- [STATED TASK] Count the lines in the data below that contain the word "does", and give only that number.

- [GIVEN ENTRIES]
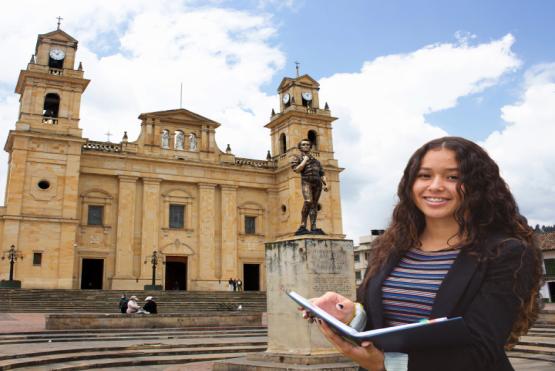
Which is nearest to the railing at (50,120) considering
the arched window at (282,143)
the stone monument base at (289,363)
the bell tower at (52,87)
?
the bell tower at (52,87)

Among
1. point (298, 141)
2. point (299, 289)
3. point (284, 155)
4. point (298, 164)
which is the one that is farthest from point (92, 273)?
point (299, 289)

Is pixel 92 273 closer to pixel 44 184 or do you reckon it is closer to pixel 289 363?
pixel 44 184

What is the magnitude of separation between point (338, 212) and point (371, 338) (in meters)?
36.5

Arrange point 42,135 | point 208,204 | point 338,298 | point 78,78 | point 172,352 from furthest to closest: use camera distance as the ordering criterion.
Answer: point 208,204 → point 78,78 → point 42,135 → point 172,352 → point 338,298

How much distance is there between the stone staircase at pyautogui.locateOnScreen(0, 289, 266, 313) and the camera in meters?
24.0

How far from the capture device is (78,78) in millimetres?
33344

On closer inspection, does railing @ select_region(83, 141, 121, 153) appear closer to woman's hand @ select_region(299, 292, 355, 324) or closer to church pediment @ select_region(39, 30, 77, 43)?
church pediment @ select_region(39, 30, 77, 43)

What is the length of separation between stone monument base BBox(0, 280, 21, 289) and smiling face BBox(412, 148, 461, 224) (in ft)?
94.9

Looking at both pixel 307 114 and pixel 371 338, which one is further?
pixel 307 114

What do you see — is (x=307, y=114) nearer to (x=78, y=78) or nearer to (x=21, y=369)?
(x=78, y=78)

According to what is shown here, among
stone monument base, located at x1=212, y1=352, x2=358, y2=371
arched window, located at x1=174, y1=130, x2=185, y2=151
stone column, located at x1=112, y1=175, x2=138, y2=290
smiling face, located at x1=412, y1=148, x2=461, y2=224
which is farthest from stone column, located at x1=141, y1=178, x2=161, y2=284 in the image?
smiling face, located at x1=412, y1=148, x2=461, y2=224

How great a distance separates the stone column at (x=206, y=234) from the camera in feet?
115

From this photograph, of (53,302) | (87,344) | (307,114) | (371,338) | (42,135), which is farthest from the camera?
(307,114)

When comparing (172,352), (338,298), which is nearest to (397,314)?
(338,298)
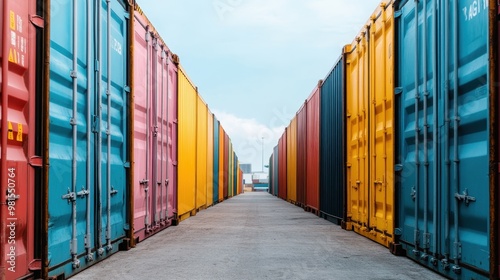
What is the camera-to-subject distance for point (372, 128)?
9.52m

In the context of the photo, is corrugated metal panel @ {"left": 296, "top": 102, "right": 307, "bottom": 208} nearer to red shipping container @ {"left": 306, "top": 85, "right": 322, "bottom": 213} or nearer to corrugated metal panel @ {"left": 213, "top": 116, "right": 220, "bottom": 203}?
red shipping container @ {"left": 306, "top": 85, "right": 322, "bottom": 213}

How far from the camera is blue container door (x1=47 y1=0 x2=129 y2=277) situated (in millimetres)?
5637

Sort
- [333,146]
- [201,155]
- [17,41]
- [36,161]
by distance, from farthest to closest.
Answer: [201,155]
[333,146]
[36,161]
[17,41]

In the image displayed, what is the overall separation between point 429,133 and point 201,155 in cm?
1326

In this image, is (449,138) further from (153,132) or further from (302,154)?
(302,154)

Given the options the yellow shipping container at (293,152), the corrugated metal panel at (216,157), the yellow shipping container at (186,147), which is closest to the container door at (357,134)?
the yellow shipping container at (186,147)

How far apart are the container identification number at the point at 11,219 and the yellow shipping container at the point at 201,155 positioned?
13.0 m

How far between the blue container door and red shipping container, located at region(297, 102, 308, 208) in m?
12.1

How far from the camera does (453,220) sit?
18.7 ft

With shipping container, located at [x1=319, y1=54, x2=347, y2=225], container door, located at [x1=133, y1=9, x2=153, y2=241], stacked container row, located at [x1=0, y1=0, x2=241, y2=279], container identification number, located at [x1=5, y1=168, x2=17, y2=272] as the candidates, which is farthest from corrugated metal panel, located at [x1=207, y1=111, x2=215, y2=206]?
container identification number, located at [x1=5, y1=168, x2=17, y2=272]

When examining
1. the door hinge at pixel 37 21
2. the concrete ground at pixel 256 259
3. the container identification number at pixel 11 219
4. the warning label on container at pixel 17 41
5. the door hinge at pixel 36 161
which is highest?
the door hinge at pixel 37 21

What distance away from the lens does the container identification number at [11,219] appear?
462 centimetres

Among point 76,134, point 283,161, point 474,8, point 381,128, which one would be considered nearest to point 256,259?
point 76,134

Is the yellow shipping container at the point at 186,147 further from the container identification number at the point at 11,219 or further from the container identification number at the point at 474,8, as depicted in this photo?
the container identification number at the point at 474,8
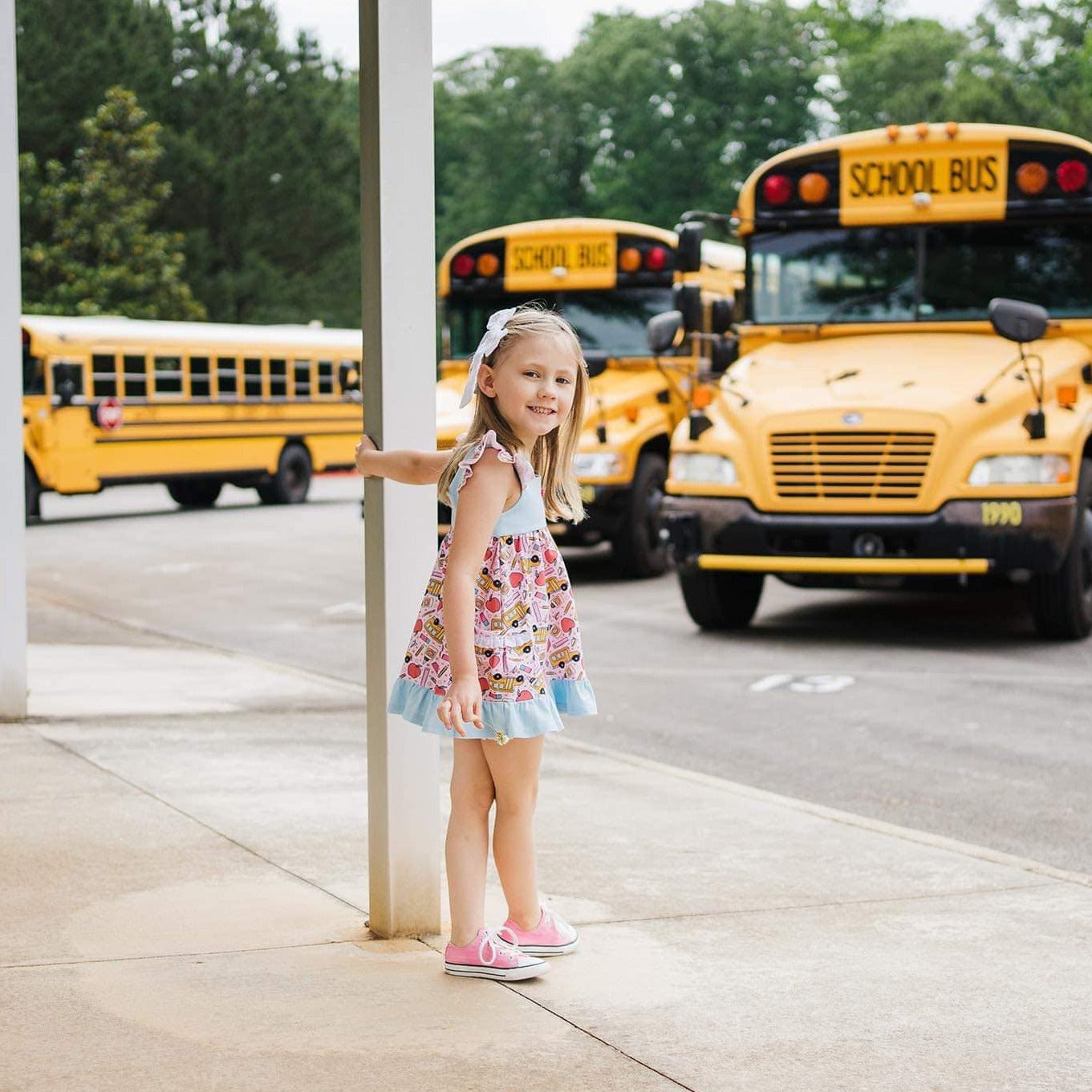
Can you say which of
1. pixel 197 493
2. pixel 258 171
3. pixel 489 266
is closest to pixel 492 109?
pixel 258 171

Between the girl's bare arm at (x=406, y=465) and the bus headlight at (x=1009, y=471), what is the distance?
257 inches

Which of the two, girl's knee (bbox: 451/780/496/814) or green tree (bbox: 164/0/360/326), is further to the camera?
green tree (bbox: 164/0/360/326)

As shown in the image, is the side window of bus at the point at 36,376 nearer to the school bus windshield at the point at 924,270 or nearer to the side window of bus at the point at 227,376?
the side window of bus at the point at 227,376

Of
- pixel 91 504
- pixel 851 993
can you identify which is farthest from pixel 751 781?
pixel 91 504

- [RIGHT ANSWER] 3